Data for processing:
- - -

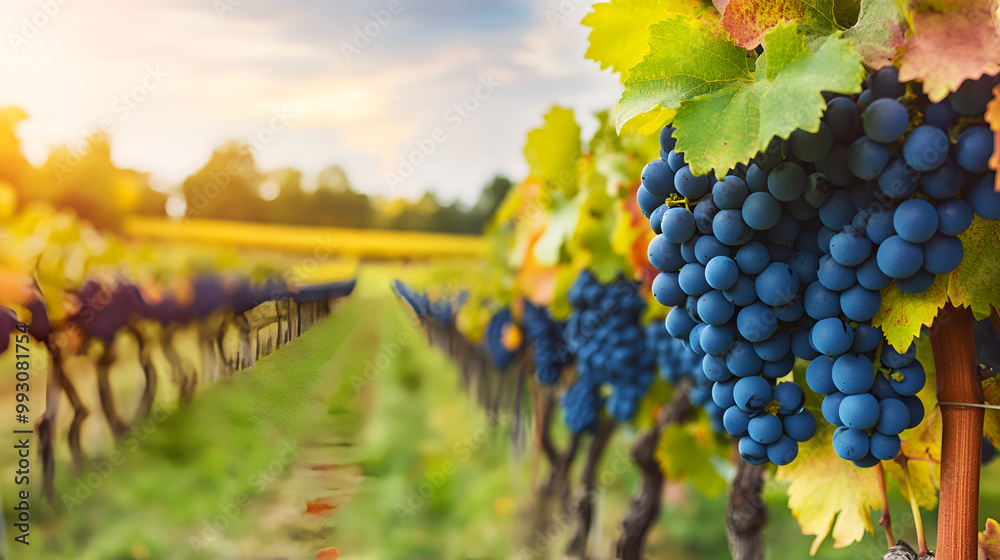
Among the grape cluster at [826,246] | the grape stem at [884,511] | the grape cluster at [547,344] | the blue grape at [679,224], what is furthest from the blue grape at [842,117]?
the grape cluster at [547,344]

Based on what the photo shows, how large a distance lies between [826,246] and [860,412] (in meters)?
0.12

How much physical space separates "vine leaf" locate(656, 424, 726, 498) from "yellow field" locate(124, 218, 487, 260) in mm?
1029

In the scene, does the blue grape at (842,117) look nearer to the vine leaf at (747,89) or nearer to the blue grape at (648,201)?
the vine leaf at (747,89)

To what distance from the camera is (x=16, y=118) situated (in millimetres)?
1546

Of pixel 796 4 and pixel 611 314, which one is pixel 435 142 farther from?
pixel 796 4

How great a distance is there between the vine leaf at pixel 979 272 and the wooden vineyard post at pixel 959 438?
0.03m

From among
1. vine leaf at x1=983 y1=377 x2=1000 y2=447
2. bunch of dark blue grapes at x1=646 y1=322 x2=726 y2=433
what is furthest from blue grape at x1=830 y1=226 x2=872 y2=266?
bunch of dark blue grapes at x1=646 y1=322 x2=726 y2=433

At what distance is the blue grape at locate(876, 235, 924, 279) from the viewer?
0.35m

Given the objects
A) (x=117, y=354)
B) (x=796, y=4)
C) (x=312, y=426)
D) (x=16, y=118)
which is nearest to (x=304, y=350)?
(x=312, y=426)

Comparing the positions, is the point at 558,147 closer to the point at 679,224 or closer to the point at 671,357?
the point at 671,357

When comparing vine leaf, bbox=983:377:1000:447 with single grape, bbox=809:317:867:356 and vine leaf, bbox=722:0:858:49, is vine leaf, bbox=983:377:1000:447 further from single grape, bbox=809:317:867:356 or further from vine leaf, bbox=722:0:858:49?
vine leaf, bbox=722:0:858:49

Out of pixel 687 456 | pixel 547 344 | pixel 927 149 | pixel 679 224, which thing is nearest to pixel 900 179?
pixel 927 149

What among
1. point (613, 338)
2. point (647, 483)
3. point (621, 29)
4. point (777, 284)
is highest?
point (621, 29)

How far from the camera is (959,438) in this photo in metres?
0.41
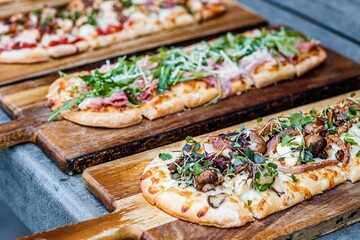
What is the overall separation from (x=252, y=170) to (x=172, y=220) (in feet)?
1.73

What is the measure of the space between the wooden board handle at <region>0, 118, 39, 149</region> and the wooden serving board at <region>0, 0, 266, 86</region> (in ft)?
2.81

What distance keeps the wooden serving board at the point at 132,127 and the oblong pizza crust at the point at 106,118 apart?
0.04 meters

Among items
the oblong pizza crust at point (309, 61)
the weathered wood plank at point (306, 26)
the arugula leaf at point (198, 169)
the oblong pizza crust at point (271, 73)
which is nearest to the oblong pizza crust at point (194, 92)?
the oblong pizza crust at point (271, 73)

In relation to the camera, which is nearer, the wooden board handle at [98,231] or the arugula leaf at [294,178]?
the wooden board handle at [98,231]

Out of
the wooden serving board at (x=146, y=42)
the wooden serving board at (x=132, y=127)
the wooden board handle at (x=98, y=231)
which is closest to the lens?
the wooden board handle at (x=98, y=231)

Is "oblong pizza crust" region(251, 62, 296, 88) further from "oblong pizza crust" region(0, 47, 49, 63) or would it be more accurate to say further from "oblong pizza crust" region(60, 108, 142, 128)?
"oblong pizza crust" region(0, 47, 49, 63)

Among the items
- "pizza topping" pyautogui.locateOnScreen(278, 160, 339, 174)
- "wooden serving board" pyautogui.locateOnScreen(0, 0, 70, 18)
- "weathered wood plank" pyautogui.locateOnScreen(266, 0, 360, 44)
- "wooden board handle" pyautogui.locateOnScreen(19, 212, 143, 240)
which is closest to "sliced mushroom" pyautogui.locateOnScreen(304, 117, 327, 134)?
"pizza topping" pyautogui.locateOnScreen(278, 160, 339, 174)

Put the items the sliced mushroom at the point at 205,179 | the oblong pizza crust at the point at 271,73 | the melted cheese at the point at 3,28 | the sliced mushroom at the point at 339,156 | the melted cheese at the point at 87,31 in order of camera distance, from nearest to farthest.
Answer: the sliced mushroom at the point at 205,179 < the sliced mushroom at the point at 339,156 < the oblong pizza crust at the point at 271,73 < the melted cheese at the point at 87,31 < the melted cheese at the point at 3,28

- - -

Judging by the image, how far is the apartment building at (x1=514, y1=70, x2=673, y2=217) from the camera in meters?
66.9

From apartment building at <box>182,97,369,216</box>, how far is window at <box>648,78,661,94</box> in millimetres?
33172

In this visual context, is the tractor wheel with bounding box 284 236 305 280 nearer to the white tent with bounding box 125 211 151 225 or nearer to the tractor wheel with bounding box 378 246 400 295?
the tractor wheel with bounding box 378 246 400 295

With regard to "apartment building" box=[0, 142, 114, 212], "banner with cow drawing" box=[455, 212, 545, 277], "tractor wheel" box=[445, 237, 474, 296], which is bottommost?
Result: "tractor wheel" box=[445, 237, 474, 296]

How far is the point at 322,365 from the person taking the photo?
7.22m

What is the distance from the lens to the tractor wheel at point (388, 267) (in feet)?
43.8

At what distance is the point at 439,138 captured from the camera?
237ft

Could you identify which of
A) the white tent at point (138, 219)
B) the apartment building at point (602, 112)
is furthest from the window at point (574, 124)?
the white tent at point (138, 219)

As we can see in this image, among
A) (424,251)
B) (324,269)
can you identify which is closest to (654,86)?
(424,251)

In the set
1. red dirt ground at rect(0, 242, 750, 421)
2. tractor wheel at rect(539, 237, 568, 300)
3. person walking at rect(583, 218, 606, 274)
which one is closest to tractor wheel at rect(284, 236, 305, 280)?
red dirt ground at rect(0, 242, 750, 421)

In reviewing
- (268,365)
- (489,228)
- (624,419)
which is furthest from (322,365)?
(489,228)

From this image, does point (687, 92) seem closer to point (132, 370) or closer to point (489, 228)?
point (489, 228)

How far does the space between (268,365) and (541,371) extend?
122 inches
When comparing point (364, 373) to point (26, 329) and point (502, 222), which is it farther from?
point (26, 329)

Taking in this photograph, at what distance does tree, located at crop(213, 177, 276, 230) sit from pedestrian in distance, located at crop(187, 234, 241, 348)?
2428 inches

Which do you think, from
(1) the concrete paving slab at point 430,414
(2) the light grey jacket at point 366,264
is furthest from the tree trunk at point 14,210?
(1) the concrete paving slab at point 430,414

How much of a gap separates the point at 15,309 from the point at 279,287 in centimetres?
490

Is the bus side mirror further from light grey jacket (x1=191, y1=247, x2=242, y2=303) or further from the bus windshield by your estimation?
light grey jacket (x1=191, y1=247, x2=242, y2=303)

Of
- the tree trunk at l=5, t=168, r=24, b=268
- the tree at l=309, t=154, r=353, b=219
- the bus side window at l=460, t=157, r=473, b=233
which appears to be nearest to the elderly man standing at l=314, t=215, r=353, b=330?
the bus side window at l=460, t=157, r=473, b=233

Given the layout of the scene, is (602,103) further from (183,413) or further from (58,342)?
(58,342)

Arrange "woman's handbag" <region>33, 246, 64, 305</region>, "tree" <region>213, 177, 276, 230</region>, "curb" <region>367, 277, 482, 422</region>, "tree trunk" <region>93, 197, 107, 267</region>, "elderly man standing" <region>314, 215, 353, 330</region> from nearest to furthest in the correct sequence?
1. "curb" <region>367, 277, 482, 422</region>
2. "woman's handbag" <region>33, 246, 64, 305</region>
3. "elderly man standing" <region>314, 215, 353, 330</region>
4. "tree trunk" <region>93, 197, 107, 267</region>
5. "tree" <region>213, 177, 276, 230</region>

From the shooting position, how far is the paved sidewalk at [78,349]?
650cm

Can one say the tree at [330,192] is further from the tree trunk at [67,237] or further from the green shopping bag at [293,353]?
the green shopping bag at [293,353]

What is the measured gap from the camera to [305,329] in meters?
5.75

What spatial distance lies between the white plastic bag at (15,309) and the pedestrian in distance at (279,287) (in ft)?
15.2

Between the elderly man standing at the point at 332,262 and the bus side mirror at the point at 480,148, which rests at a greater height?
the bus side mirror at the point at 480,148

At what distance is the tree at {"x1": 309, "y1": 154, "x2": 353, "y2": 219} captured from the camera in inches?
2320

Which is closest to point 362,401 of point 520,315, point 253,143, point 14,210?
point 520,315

- - -

Aim:
Count the lines above that contain the string "this", with case counting, and reply with only that count.

Reply to the task:
5